The family got the cemetery’s permission to set up game cameras at the headstone. Over the next several months, they recorded a person walking up to the gravesite, putting a dead animal on a headstone, and walking back to his vehicle, a gray, newer-model Dodge Journey.

It was a man, but police said he looked like he was trying to disguise himself because he was wearing a woman’s windbreaker jacket, sunglasses, and a woman’s wig.

Nobles said she determined it was Stroud when she noticed the Dodge Journey while driving by the cemetery one day. She followed it to a Walmart, where she took pictures and recognized the driver as the defendant.

Nobles said that the family had removed a total of 16 dead animals from their grandfather’s gravesite since the ordeal started, including one that was draped over the headstone and left a brown stain in its trace. She said she was on her morning run on July 31 when she saw Stroud leave the cemetery in his Dodge Journey. She discovered a dead possum on the grave and eight live baby possums inside one of the flower vases to the side. That’s when Nobles called it in.

There’s a bit of a backstory here. For one, Stroud’s late wife is nearby in same row of gravesites. Second, both he and McKinney had clashed before, according to at least one account. Nobles said the two men never got along. She said there was even a lawsuit between them, which she believed Stroud lost.

In any case, police at the time said they confirmed Nobles’ account, in part citing similar apparel worn by both Stroud and the vandal. An officer also found a bath towel in the defendant’s Dodge Journey. The item was stained with what seemed to be blood.

In court, the defendant insisted he left the dead animals there for McKinney’s sake.

“I done it for his behalf to show him the animals were still here and everything like that,” he said, according to the Democrat-Gazette. “He just enjoyed animals and that there was more of a . . . a beauty than flowers an stuff.”

“If you were honoring him why would you wear disguises and sneak in and out of the cemetery to put the dead animals on his grave?” Benton County Circuit Judge Robin Green said.

Stroud’s answer was to assert that he was just trolling by wearing disguises.

“It was to agitate the people looking at me and following me around,” he said. “I done it to upset them because my car was there and my license tag was there, and they knew it was me. I done it just to agitate them because I knew they were checking on me and stuff.”

Green sounded skeptical about the plea deal — and even wondered if Stroud was being honest with her.

Deputy prosecutor Tyler Hawkins defended the plea deal, saying the family supported it and was seeking the money to replace the permanently stained headstone. He noted that the plea was offered because the defense provided a neurologist’s report diagnosing Stroud with vascular dementia, which gave the defendant the founding to pursue a mental health evaluation.
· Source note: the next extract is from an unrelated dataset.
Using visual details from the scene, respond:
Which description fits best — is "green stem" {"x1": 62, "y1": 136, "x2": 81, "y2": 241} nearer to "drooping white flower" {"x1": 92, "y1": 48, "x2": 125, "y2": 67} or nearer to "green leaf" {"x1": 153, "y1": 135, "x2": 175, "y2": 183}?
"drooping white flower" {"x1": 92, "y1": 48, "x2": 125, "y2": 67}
Despite Stroud’s purported mental condition, his attorney, Alison Lee, maintained the defendant understood that what he did was wrong and that he wanted to get the money to the family. She said she thought he understood the gravity of the situation, and that she would have filed for a mental evaluation if she didn’t think he could understand the legal ramifications of the matter.

The judge accepted the plea on the condition that Stroud give up his driver’s license because of his documented dementia.  He could be dangerous driving, the judge reasoned, and he could drive to engage in illegal behavior again.